前回のブログからずいぶんと間が空いてしまいました。

実はこの間、新年号の仕事をしていたのです。

日刊(月~金ですけど)の新聞の、しかも業界紙が新年号?と思われる向きもあるかもしれません。少し説明をすると、こういうことです。

業界紙は基本的に取材対象となる業界で働く人たちに仕事上、お役に立ちそうな情報を届けるのが役割(ウチの場合、ファッション業界全般の皆さんに向けて、ということになります)なので、月~金のワーキングデイズに発行するのが、基本です。

ただ、正月の1月1日だけは、普段のニュース報道主体の紙面とは違った、特集をメーンにした新聞を作ることにしています。

メインテーマは、毎年変わります。

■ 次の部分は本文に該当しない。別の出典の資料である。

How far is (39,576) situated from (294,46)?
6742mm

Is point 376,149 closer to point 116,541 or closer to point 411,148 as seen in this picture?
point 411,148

「今年はこういう流れ、トピックが業界において大きな影響を及ぼす」と仮説を建て、日々の紙面とは別建てで、時間をかけて取材し、がっつり1テーマを深く掘り下げ、年の初めに読者の方々にじっくりお読みいただこう、という趣旨で作ります。

 


 

これまでに例えば、

「F1層1200人に聞きました―ユニクロとザラが選ばれるワケ」(2012年)

「ものづくりを考える―作り手、売り手、買い手が一緒に開く活路」(2013年)

といったテーマで、新年特別号を編んできました。

それで来年の2014年です。新聞なので1月1日の紙面をここでそのまま見せることは不可能なのですが、特別号のタイトルだけお知らせすると、「脱・飽和のススメ」です。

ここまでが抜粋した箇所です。